Maturity Intermediation
In our example of the commercial bank, two things should be noted. First, the maturity of the deposits made by lenders at the commercial bank are typically short term. As explained later, banks have deposits that are payable upon demand or have a specific maturity date, but most are less than three years. Second, the maturity of the loans made by a commercial bank may be considerably longer than three years. Think about what would happen if commercial banks did not exist in a financial system. In this scenario, borrowers would have to either (1) borrow for a shorter to term in order to match the length of time lenders are willing to loan funds; or (2) locate lenders that are willing to invest for the length of the loan sought.

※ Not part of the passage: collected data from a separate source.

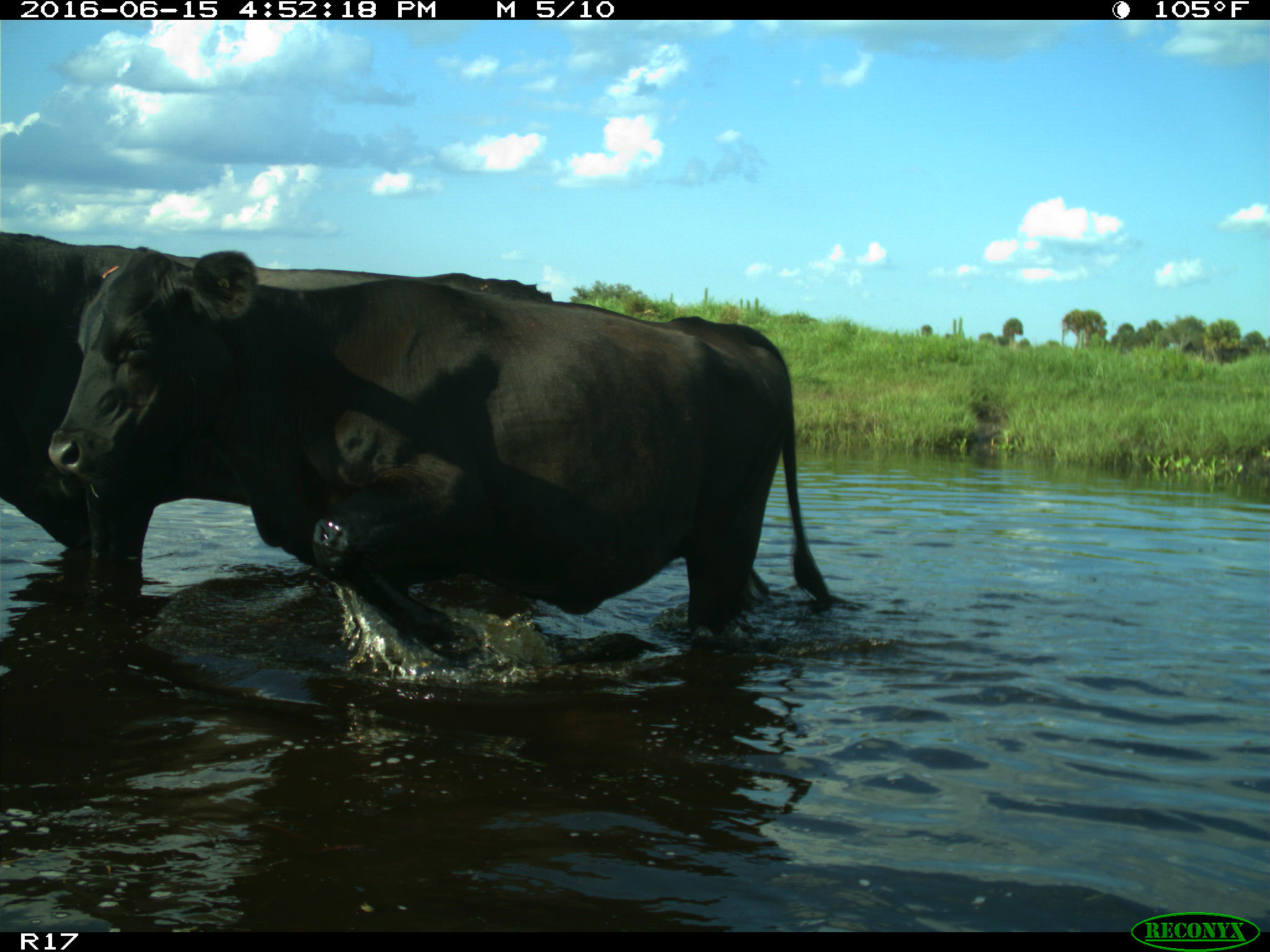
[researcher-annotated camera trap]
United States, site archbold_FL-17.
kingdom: Animalia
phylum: Chordata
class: Mammalia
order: Artiodactyla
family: Bovidae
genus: Bos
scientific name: Bos taurus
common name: domestic cow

Now put commercial banks back into the financial system. By issuing its own financial claims, the commercial bank in essence transforms a longer-term asset into a shorter-term one by giving the borrower a loan for the length of time sought and the depositor (lender) a financial asset for the desired investment horizon. This function of a financial intermediary is called maturity intermediation.
The implications of maturity intermediation for financial systems are twofold. The first implication is that lenders/investors have more choices with respect to the maturity for the financial instruments in which they invest and borrowers have more alternatives for the length of their debt obligations. The second implication is that because investors are reluctant to commit funds for a long period of time, they require long-term borrowers to pay a higher interest rate than on short-term borrowing. However, a financial intermediary is willing to make longer-term loans, and at a lower cost to the borrower than an individual investor would because the financial intermediary can rely on successive funding sources over a long time period (although at some risk). For example, a depository institution can reasonably expect to have successive deposits to be able to fund a longer-term investment. As a result, the cost of longer-term borrowing is likely to be reduced in an economy with financial intermediaries.